Like gut flora, Intel is the most symbiotic company in existence. They might not be sexy, and their products are virtually invisible. But without them, we don't have much of a IT industry.
Highly adaptive. Potentially the most dangerous animal on earth when it perfects its techniques and learns from its mistakes.
When you compare the average naked human being to some of the scarier-looking or even more physically attractive-looking animals in this group, it's hard to come back feeling impressed.
Microsoft, similarly, is not specialized at anything, and it lacks the sex appeal or sheer out of the box brand presence of many of the companies on this list.
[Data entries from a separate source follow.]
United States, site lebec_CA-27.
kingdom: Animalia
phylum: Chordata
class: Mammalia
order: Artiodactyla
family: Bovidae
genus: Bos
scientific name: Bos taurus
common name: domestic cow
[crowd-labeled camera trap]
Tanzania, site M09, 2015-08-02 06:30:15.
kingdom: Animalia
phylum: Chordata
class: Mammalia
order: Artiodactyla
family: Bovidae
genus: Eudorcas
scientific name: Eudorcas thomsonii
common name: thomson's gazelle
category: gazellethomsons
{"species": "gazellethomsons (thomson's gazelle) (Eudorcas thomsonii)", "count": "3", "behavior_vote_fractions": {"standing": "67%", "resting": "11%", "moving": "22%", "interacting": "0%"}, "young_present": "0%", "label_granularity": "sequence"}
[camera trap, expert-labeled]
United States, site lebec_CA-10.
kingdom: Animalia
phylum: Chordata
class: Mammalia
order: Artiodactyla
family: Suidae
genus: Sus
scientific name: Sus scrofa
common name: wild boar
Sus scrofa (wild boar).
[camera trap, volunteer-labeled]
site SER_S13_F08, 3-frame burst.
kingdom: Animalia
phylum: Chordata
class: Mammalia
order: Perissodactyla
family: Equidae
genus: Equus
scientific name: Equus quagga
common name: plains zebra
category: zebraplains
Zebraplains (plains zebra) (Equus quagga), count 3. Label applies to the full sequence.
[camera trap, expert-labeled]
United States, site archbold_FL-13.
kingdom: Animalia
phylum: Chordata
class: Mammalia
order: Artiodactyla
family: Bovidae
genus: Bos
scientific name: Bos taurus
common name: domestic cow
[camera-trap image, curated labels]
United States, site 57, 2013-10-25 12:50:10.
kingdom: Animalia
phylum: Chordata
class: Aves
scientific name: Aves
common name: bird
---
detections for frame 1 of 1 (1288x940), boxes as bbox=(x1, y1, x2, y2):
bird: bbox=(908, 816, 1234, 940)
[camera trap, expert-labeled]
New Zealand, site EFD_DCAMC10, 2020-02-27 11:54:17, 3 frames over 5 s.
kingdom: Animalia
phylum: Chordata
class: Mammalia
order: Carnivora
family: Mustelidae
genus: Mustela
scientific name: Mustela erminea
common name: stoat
It's a generalist, with a lot of products and tools in its stable, and has a highly varied track record from its 40 years in business.
But this is a company that iterates and continues to learn, and changes focus and adapts as it needs.
It makes mistakes, fixes its products according to feedback and isn't afraid to admit when it screws up. When it needs to go after something, it does it with a highly organized sense of purpose and rarely gives up.
Microsoft is the most intelligent and dangerous animal on the planet, when it gets organized, focuses, adapts, and makes use of its tools.
Like Homo Sapiens, it may take Microsoft multiple attempts to get it right -- like their Windows 10 OS or even their Azure Cloud -- but when they do, nothing can stand in their way.